┌─ Stored records

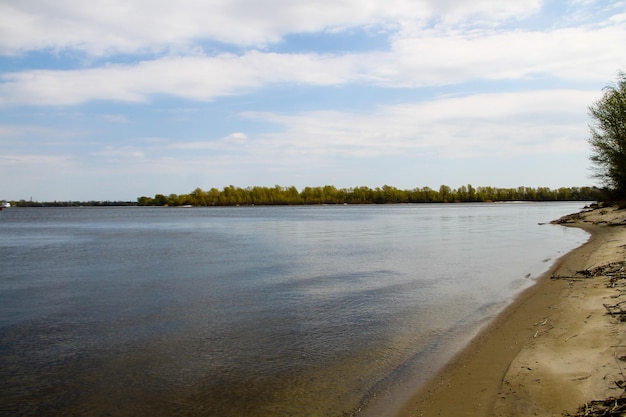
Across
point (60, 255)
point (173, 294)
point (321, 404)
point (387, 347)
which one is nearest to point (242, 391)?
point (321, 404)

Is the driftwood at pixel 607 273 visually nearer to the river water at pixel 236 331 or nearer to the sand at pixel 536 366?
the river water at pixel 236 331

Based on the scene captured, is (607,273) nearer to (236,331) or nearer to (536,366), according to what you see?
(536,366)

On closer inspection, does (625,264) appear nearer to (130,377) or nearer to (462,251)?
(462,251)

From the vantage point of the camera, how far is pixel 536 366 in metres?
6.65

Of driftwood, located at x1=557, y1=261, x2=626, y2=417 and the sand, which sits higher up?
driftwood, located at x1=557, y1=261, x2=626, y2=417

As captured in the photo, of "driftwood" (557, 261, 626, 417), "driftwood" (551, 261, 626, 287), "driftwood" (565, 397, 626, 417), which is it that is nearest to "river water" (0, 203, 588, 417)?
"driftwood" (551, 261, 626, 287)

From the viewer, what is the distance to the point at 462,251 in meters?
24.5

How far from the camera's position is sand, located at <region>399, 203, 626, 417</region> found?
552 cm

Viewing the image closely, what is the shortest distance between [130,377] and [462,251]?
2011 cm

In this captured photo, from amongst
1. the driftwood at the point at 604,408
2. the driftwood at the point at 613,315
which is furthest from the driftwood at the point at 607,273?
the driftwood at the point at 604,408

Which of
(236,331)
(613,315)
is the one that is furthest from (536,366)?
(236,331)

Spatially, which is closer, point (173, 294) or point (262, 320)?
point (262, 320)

└─
┌─ Stored records

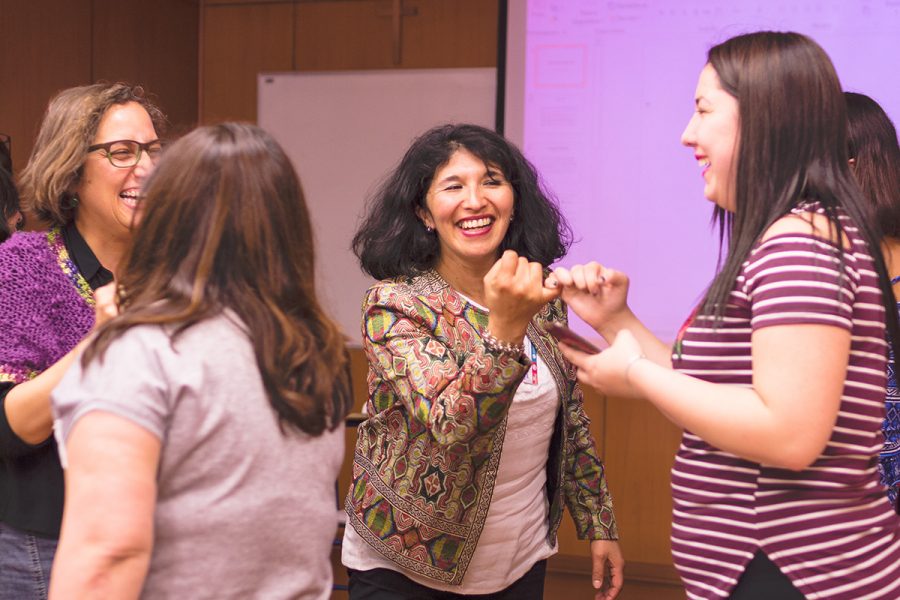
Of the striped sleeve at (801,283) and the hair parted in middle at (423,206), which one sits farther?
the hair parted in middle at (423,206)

└─

* **Exercise goal**
Return every line of the entries above that contains the string "camera". Case counts.

* **Worked answer**
From the vantage point of the camera, how far is pixel 536 366 in metres?
How far from the camera's position is sand, located at <region>399, 203, 626, 417</region> found?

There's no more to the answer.